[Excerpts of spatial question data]
_ _ _ _ _ _ _
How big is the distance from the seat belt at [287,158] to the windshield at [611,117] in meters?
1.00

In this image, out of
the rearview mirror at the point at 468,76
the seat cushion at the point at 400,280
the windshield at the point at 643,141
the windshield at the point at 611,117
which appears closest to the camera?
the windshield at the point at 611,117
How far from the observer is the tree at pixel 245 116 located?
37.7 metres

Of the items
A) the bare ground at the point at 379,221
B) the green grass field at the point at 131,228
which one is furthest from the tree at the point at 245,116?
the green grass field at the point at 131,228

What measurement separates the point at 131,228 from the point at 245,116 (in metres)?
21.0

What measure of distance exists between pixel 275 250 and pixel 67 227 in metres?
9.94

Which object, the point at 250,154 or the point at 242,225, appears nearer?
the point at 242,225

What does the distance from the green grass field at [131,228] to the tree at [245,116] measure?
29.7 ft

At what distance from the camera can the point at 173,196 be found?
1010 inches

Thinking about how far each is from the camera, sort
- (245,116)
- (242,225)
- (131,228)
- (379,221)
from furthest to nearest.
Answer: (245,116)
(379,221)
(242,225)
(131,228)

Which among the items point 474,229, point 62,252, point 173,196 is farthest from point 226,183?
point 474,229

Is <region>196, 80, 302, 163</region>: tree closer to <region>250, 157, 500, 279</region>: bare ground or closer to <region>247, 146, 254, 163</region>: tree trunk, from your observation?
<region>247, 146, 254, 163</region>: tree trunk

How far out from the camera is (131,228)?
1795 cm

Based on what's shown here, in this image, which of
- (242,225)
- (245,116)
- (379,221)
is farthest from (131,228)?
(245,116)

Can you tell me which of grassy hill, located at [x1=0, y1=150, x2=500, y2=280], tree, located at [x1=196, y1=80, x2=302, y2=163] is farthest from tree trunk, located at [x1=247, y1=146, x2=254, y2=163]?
_ _ _ _ _ _ _
INSTRUCTIONS TO FOLLOW :: Copy the records above from the line with "Based on what's" through the end of the records, requests included, and add 100 to every coordinate in the answers.

SOLUTION ::
Based on what's shown here, in this image, which of
- (242,225)
- (245,116)
- (379,221)
is farthest from (131,228)?
(345,216)

Can you tell me which of grassy hill, located at [x1=0, y1=150, x2=500, y2=280], tree, located at [x1=196, y1=80, x2=302, y2=163] is farthest from tree trunk, located at [x1=247, y1=146, x2=254, y2=163]?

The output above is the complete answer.